W ährend Sie diese Zeilen lesen, liegt der Mindestlohn in Berlin bei 9 Euro pro Stunde. Deshalb die Menschen, die ihrem Scooterman jeden Tag behilflich sind, zu den Besserverdienern zu zählen, wäre allerdings eine grobe Fehleinschätzung.

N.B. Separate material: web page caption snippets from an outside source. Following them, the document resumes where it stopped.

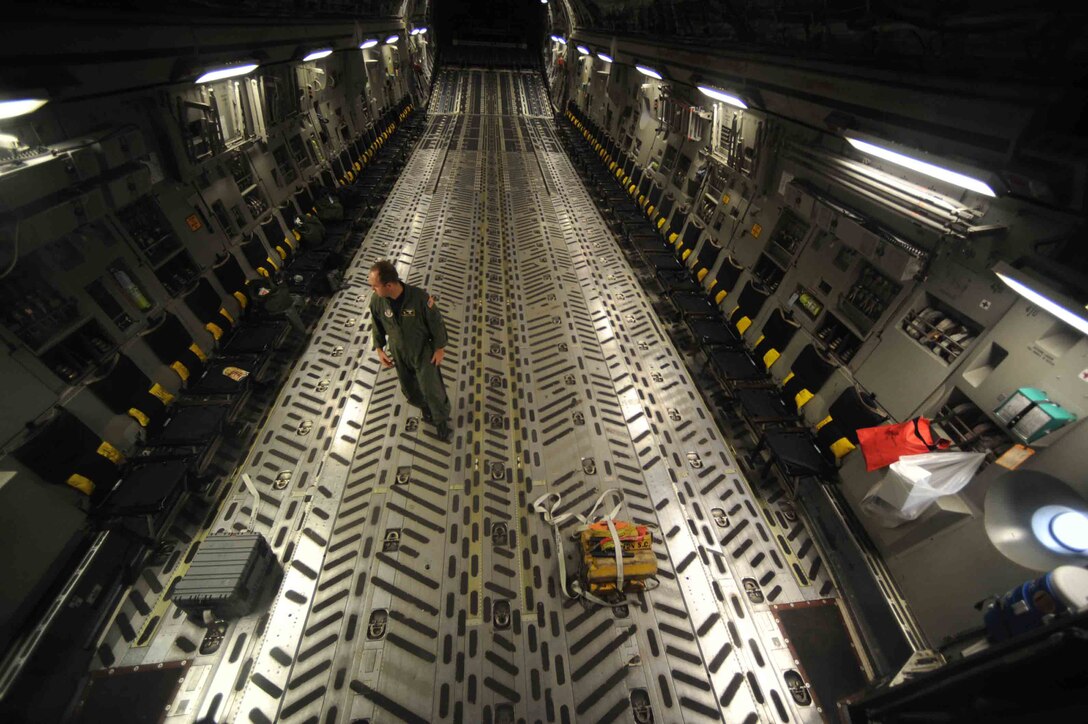 U.S. Air Force Maj.Mark Smith, 317th Airlift Squadron takes his seat on a C-17A Globemaster, prior to take off for a local training sortie from Charleston Air Force Base, S.C., November 23, 2009.  (U.S. Air Force photo by Staff Sgt. Manuel J. Martinez)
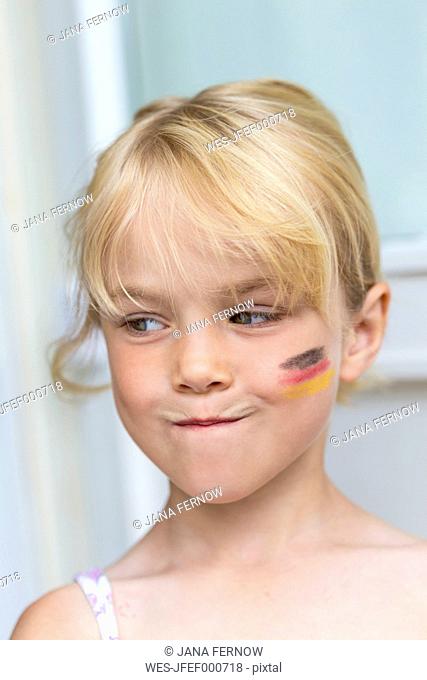 Portrait of blond little girl with German Flag painted on her cheek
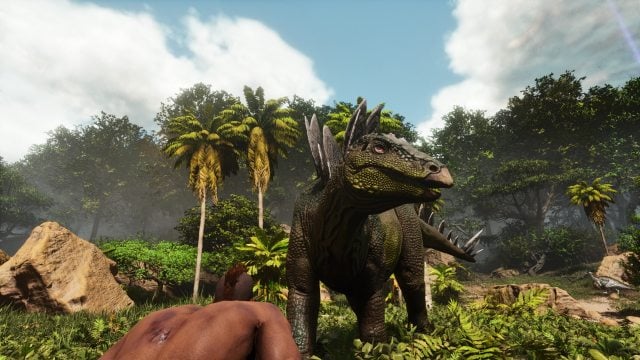 A player hiding from a stegosaur in Ark: Survival Ascended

Die Frau, die heute um kurz nach sieben die Nachtruhe des Scooterman beendete, war schon seit ungefähr drei Stunden auf den Beinen. Auch der Scooterman war schon seit zwei bis drei Stunden wach. Das hängt davon ab, ob er am Abend davor wegen seiner Multiplen Sklerose seine Ampulle Betaferon subkutan gespritzt hat oder nicht. Eigentlich sollten die Spritzen von geschulten Mitarbeitern gesetzt werden. Es kostete den Scooterman ein Jahr, bis er die Helfer davon überzeugt hatte, dass er sich die Spritze lieber selbst setzte.

Nicht selten nämlich bringt das Medikament Nebenwirkungen mit sich, die manchmal zwei bis drei, aber manchmal auch zehn und mehr Stunden anhalten. Eigentlich wäre es logisch und sinnvoll, dass der Frühdienst dem Scooterman die Spritze setzt. So argumentieren jedenfalls die Helfer. Aber irgendwann nach dem Frühstück setzen dann die Nebenwirkungen ein. Wie die ausfallen, ist jeden zweiten Tag wieder eine Überraschung.

Die Nebenwirkungen im Blick

Sie ganz zu ignorieren hilft auf jeden Fall nicht weiter. Denn der Autor dieser Zeilen erhöht seine Rente mit Schreiben. Sollte also in der Lage sein, sich zumindest ein paar Stunden so zu konzentrieren, dass er das Ergebnis seiner Arbeit nicht gleich wieder löschen muss. Also gilt es, die Nebenwirkungen der Medikamente wachsam im Blick zu behalten, ohne sich seinen Lebensstil von ihnen diktieren zu lassen. Morgen ist ja immerhin auch noch ein Tag.

Doch genau da legt Scooterman sich mit sich selbst an. Denn auf seinem Tagesplan stand heute oben links und dick und fett und damit auf jeden Fall zu beachten: „Kolumne. Heute. No way außen vorbei!“ Daran, dass er mitten im Satz die verwendete Sprache wechselt, kann man leicht sehen, dass es wirklich ernst ist. Und dass Scooterman es sich selbst nur schwer verzeihen könnte, die Arbeit unerledigt bis morgen Vormittag zu unterbrechen.

Na ja, aber manchmal muss er es eben doch tun. Heute zum Beispiel. Vor einer Stunde begann der Scooterman seine Kolumne. Eigentlich wurde diese Kolumne aber schon gestern Nachmittag begonnen. Sollte also fertig geschrieben sein, bevor ihr Autor auch nur vollumfänglich realisieren konnte, was er da gerade tat. Klappte aber nicht. Nach gut der Hälfte des Textes musste Scooterman seine Arbeit verschieben. Um Tabletten zu nehmen. Sich subkutan zu spritzen. Und dann in der beginnenden Dunkelheit wachsam zu kontrollieren, wie stark die Nebenwirkungen ihn dieses Mal einschränken würden. Im Ganzen waren sie zu ertragen.

Scooterman wurde rechtzeitig ins Bett gebracht. Und brauchte heute Morgen nur eine Viertelstunde zum Aufstehen.